| What this task involves |
From the data below, return each line in which the string "Eurostat" is found.

━━━━━ Provided records

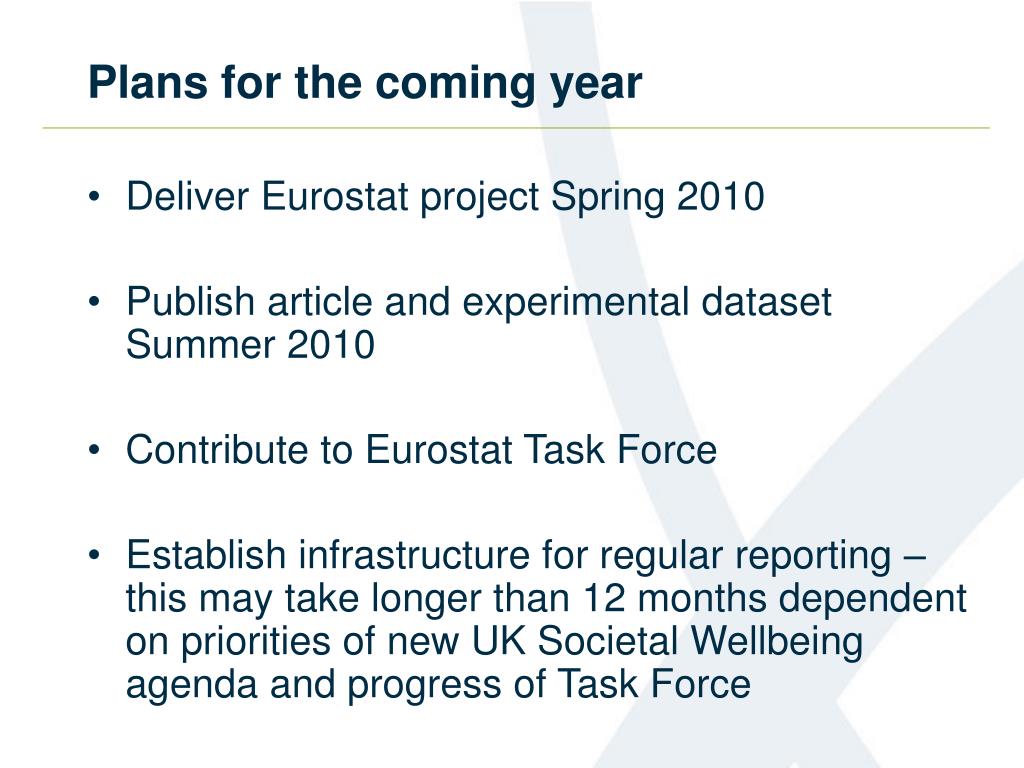 Plans for the coming year

• Deliver Eurostat project Spring 2010

• Publish article and experimental dataset Summer 2010

• Contribute to Eurostat Task Force

• Establish infrastructure for regular reporting – this may take longer than 12 months dependent on priorities of new UK Societal Wellbeing agenda and progress of Task Force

━━━━━━━━━━

| Answer space |
• Deliver Eurostat project Spring 2010
• Contribute to Eurostat Task Force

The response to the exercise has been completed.